5 Essential Tips For Casting Your Film
Tired of casting friends and family to star in your films? Recruiting professional actors for your latest project may seem like a daunting challenge, but there are plenty of resources in Los Angeles to help you do it right.
Whether you’re operating on a micro-budget or have financial backing, there are plenty of actors out there who are interested in working with you. Here are a few ideas to keep in mind during your search.
Craft your pitch
Take the time to craft solid character descriptions for your casting call. They don’t need to be long, but the language should be well thought out and precise. This will give actors a good idea whether they’re a good fit for your project. Much like how you expect your actors to put their best foot forward for you, you should do the same. The more precise and accurate you are to what you're looking for, the more likely you are to finding the right person. Also, make sure to talk up your education or past experience. Actors like to know they’re working with someone who has the training to make them look good. You want those who audition to go the extra mile for you. Make them understand why they should.
Should you hire a casting director? A lot will depend on your budget and shooting schedule. If you’re low on cash, but have the time, then you may be able to handle submissions on your own. But having a quality casting director can cut through the cattle calls and get you access to top-tier talent. A lot of casting isn't just the shotgun approach; blasting out audition announcements in every Facebook group you know. It's about knowing how to navigate the exhausting process. Talking to the right people, negotiating and locking them in.
Where to post
With casting, like in life, you get what you pay for. Posting your casting call on Craigslist is going to result in a mixed bag of performers. Sure, you might find that diamond in the rough, but only after wading through tons of coal. Sites like Backstage, Actors Access and Now Casting may charge a nominal fee, but you’re going to get more qualified performers. Again, if you're willing to put in the extra effort, you're going to find talent that was willing to do the same and that's what you want.
Overbook, but not by much
If you’re booking talent for a non-paying project, you are going to want to overbook your audition times.
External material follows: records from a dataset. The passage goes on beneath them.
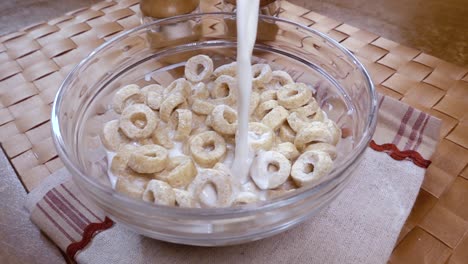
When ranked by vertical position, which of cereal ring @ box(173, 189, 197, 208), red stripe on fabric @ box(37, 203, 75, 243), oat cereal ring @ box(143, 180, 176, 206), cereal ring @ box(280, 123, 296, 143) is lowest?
red stripe on fabric @ box(37, 203, 75, 243)

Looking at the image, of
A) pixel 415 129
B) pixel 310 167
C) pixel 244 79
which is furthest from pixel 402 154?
pixel 244 79

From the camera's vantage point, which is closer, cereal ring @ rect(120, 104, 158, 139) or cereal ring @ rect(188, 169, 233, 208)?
cereal ring @ rect(188, 169, 233, 208)

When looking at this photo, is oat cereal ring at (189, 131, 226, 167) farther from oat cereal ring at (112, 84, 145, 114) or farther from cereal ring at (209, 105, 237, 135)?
oat cereal ring at (112, 84, 145, 114)

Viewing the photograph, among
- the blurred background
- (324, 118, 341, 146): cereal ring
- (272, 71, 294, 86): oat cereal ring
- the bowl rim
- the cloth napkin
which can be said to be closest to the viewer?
the bowl rim

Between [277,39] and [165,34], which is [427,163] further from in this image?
[165,34]

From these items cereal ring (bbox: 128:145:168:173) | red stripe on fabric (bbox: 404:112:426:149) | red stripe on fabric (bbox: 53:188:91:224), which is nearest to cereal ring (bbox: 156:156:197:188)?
cereal ring (bbox: 128:145:168:173)

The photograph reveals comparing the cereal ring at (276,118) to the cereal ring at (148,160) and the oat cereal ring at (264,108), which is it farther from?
the cereal ring at (148,160)

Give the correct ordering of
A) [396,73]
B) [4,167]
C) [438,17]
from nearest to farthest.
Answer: [4,167] < [396,73] < [438,17]

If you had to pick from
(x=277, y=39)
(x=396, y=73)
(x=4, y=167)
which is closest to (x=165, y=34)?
(x=277, y=39)
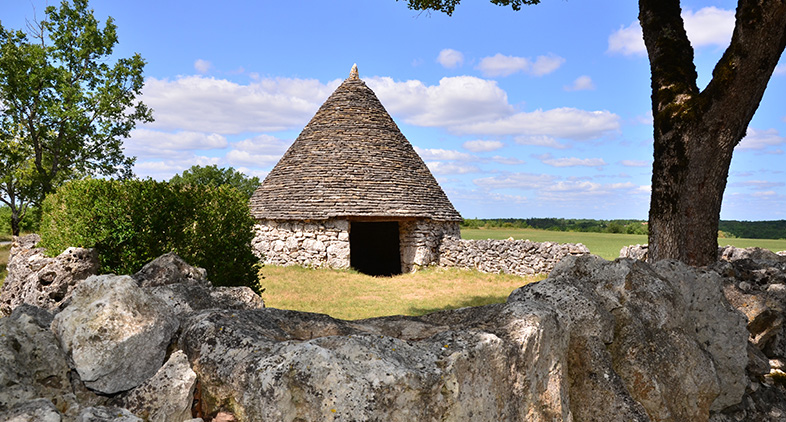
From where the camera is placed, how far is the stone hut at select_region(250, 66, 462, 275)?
1672 centimetres

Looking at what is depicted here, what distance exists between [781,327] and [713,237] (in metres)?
1.85

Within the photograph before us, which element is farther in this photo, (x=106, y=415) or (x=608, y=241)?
(x=608, y=241)

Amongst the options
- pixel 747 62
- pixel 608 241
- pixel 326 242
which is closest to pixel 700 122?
pixel 747 62

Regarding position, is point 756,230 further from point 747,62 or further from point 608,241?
point 747,62

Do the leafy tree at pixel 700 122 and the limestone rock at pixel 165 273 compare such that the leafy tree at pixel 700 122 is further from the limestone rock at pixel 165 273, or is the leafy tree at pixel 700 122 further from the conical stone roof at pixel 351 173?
the conical stone roof at pixel 351 173

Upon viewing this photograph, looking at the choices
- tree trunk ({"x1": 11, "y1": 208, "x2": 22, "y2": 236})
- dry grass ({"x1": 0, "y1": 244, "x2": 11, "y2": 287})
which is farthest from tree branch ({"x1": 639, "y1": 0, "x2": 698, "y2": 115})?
tree trunk ({"x1": 11, "y1": 208, "x2": 22, "y2": 236})

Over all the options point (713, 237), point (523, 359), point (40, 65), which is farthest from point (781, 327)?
point (40, 65)

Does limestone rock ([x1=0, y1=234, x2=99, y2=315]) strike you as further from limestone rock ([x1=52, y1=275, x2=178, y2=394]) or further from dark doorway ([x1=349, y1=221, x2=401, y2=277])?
dark doorway ([x1=349, y1=221, x2=401, y2=277])

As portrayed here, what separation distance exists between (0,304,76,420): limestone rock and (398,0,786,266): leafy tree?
7.02 metres

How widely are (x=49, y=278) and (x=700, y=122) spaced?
31.1 feet

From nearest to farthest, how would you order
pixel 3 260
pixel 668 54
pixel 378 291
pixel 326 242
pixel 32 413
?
1. pixel 32 413
2. pixel 668 54
3. pixel 378 291
4. pixel 326 242
5. pixel 3 260

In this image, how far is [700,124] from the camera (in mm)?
6484

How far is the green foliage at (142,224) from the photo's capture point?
7.43 meters

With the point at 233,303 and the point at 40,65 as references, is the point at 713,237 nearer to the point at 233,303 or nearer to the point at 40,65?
the point at 233,303
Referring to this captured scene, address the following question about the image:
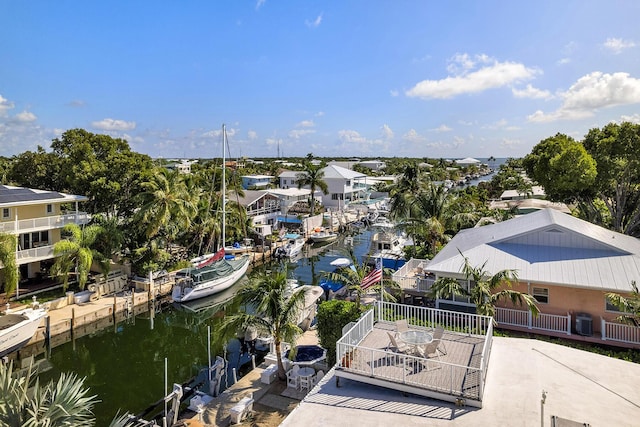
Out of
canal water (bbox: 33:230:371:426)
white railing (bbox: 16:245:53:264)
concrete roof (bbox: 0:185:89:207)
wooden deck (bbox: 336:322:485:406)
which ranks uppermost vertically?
concrete roof (bbox: 0:185:89:207)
While actors may confirm audition times with you, many will be no-shows due to other gigs — or even traffic. If you’d like to see six actors an hour, then invite at least eight or nine. Often, only half will make the session.
While it may be tempting to use your home as the audition space, it’s rarely a good idea and can make actors uncomfortable. It’s simply more professional to get an official casting space with sign-in desks and a waiting room. Treating your casting like a professional event (because it is) only echoes how you will treat your shoot and set. Signally to your potential cast that you are a professional will only help solidify their confidence in you and your professionalism.
At the end of the day, casting is never easy. Sometimes you cast for a specific type but you end up with someone completely different. It's a process. With time and this guide, you will eventually navigate your casting needs like a pro. Looking to find a casting space on a budget? Cazt offers producers free casting space in return for providing feedback, while Film Independent provides members with free access to casting space and production meeting space.